Composer and pianist Jonathan Howard Katz is gaining increasing recognition for the unique immediacy and expressive depth of his music, which speaks to audiences and performers alike. Harnessing this intuitive grasp of communication, combined with a rigorous technical command, he is building a diverse, yet highly individual, body of work that continues to grow.

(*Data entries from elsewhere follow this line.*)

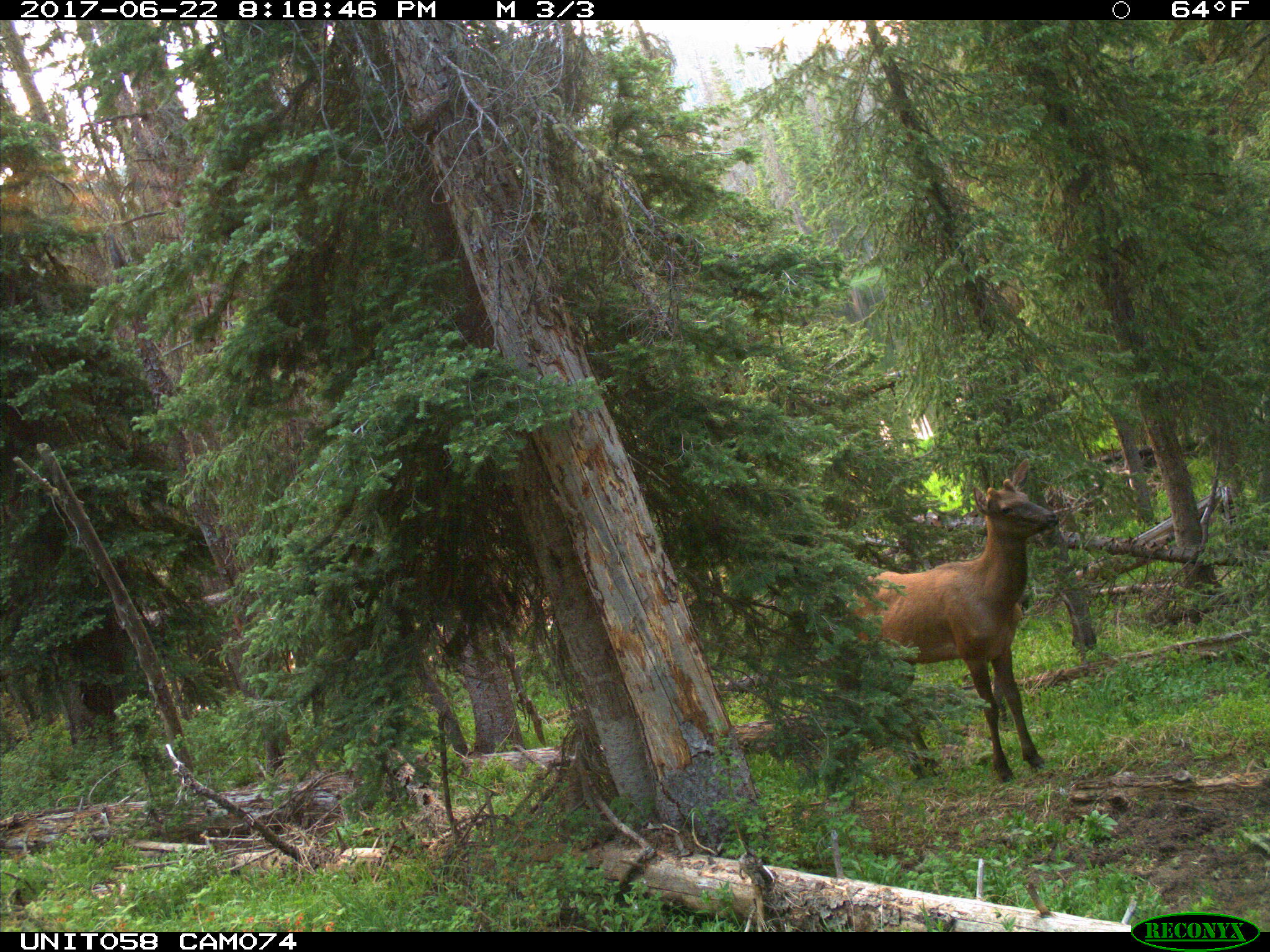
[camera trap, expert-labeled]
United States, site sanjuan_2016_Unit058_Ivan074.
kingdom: Animalia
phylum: Chordata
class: Mammalia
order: Artiodactyla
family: Cervidae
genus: Cervus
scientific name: Cervus elaphus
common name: red deer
Cervus elaphus (red deer).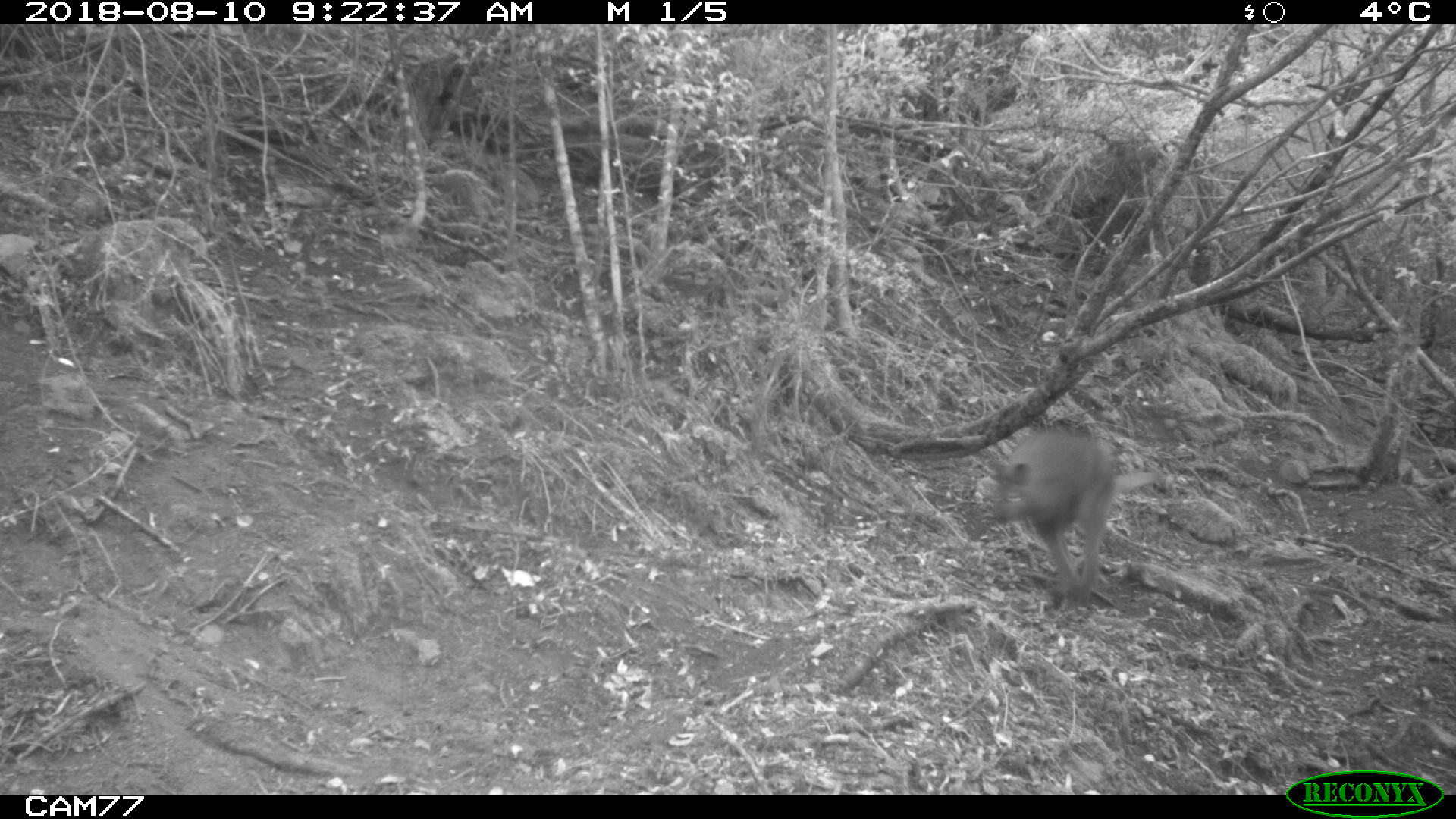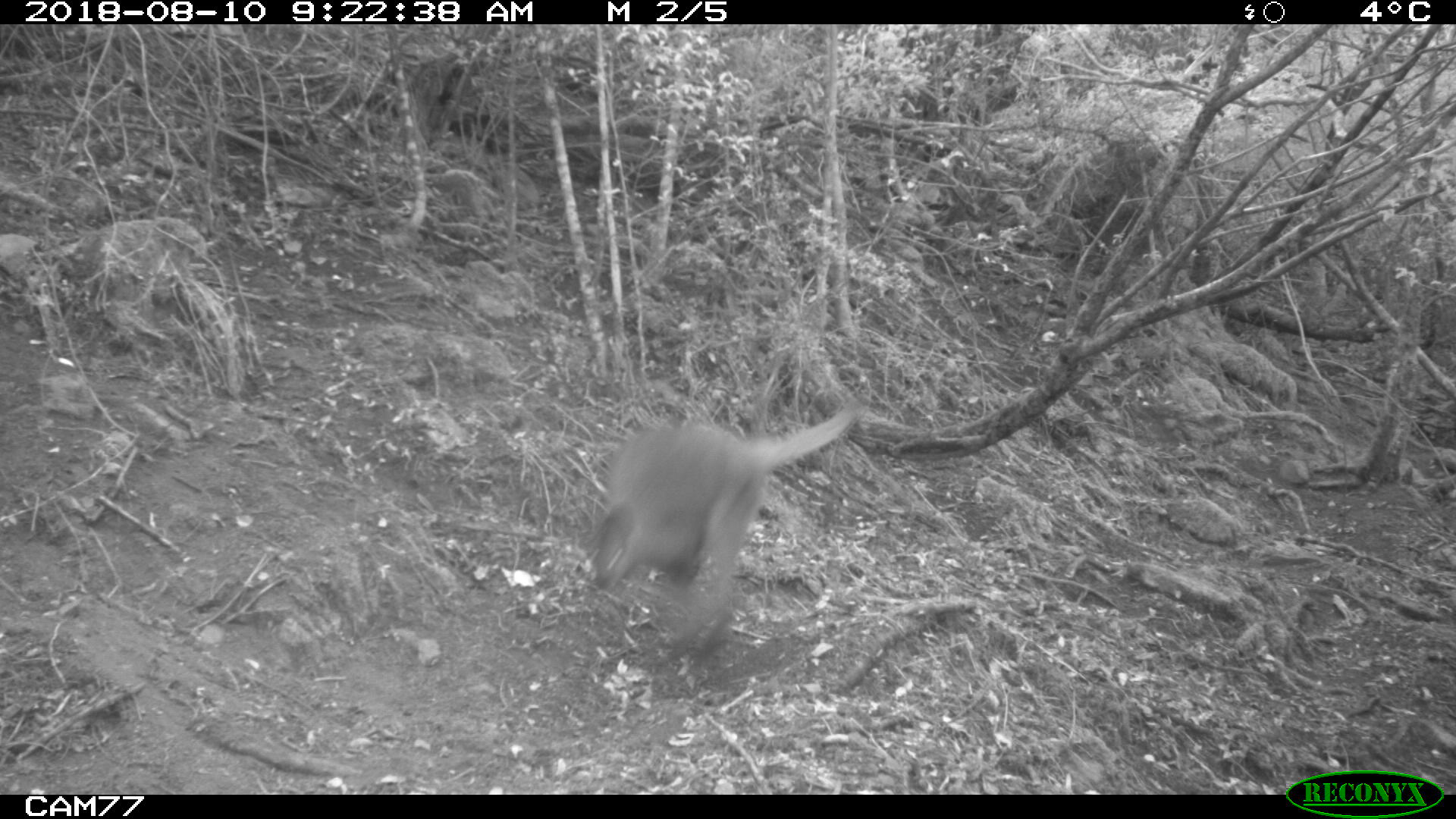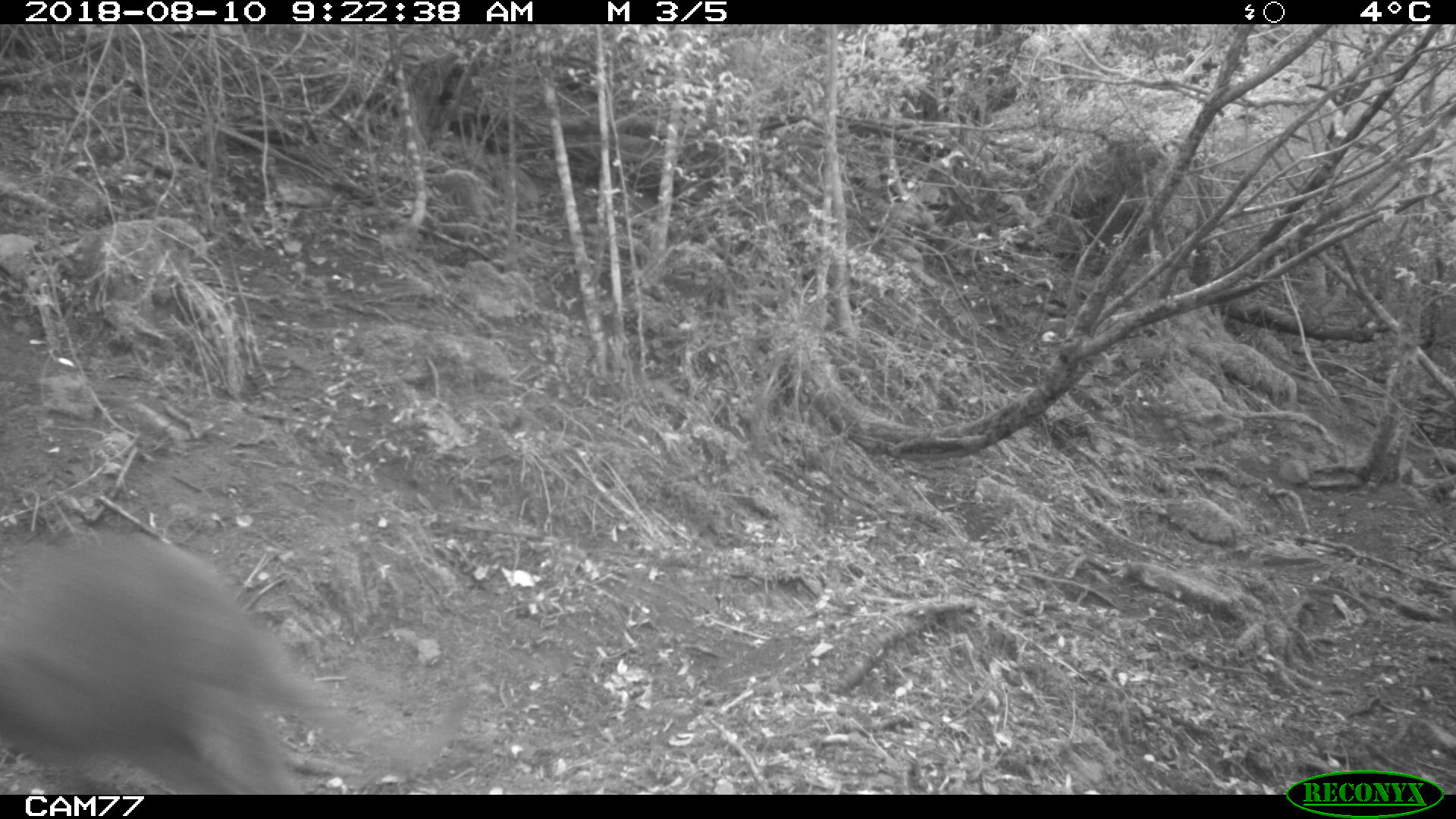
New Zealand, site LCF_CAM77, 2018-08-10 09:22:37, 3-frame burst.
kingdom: Animalia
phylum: Chordata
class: Mammalia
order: Diprotodontia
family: Macropodidae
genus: Notamacropus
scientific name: Notamacropus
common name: wallaby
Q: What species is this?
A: Wallaby (Notamacropus).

Current projects include a commission from pianists Ursula Oppens and Jerome Lowenthal for a new four-hand work to premiere in the spring of 2018 (with a preview May 2017), a commission from choreographer Sarah Berges for a new string quartet to be performed by the Mivos Quartet with Sarah Berges Dance also in the spring of 2018, and new works with Periapsis Music and Dance premiering in April and June, 2017. The 2015-2016 season saw premiere performances of Europa, a solo piano work commissioned by Winston Choi with a grant from New Music USA, in Chicago, New York, Orléans (France), Tallahassee, and Bloomington (Indiana), plus several new works with Periapsis Music and Dance. Other commissions have come from the Charles and Joan Gross Family Foundation, Concert Artists Guild (for Daria Rabotkina), Yoo and Dancers, and violinist Elissa Cassini. His music has been performed by the Da Capo Chamber Players, Cygnus Ensemble, Ensemble Pi, Alia Musica Pittsburgh, pianist Daria Rabotkina, violinists Ari Streisfeld and Caroline Chin, flutist Linda Wetherill, tenors Chris Lysack and Nils Neubert, soprano Mary Mackenzie, and others. In February 2014, Dr. Katz conducted the premiere of his chamber ballet Laid upon the children on the Music of Now Marathon at Symphony Space, and in January 2015 he presented his work Trace at the Festival of New Music at Florida State University.
One of Dr. Katz’s major artistic interests has been developing collaborations with choreographers and dancers in which the music is equal to the movement in importance and intricacy, and to date he has composed twelve works for dance (with another in progress) in collaboration with eight choreographers. Recent projects include works with choreographers Seán Curran, Manuel Vignoulle, Katarzyna Skarpetowska, and Periapsis Music and Dance’s resident choreographers Erin Dillon and Hannah Weber. He is the artistic director and co-founder of Periapsis Music and Dance, curates the Periapsis Open Series in New York City, and has taught music workshops for dancers and choreographers at the Peridance Capezio Center. He is currently an adjunct teacher at the NYU Tisch Department of Dance.
Dr. Katz holds degrees in piano performance from Indiana University, New England Conservatory, and Northwestern University. It was during his time in the Doctor of Music program at Northwestern that he began to compose seriously for the first time since his teenage years, and recognition came almost immediately. He advanced in multiple international competitions, winning the $10,000 Robert Helps Prize in 2010 for his song cycle Talking of Michelangelo. In 2011, he became one of the last people to receive the coveted Jacob K. Javits Fellowship from the U.S. Department of Education, which funded his composition studies in New York for four years and was worth over $150,000.
As a pianist, Dr. Katz was presented by the Boston Symphony Orchestra in their “Evenings with Schoenberg” series in 2006 and gave the Bloomington (IN) premiere of the original version of Tchaikovsky’s Piano Concerto No. 2 in 2001. Winner of the 2007 Pittsburgh Concert Society Major Auditions and semifinalist in the 2009 Concert Artists Guild International Competition, he has appeared at the Aspen Music Festival, the Music Academy of the West, in Boston’s Jordan Hall, at PianoForte Chicago, on the Steinway Society of Western Pennsylvania series, and on the Music at St. Luke’s series in East Hampton.
As an educator, Dr. Katz has a decade of experience teaching at the college level and was an adjunct lecturer in music theory at Northwestern for three years. He was an instructor of secondary piano while at NEC and in addition has taught aural skills and keyboard harmony. He has presented master classes in piano and composition and done extensive private teaching and tutoring.
As a scholar, Dr. Katz’s work with new piano music promises to be a major contribution to contemporary research. His doctoral dissertation, The Piano Repertoire Project: An Annotated Reference to Solo Piano Music by Composers Born since 1970, documents 314 works by 172 composers and sheds scholarly light on an important and rapidly evolving body of work.
Dr. Katz studied composition primarily with Jason Eckardt and Tania León at the CUNY Graduate Center. His principal piano teachers were Ursula Oppens, Gabriel Chodos, and Edward Auer.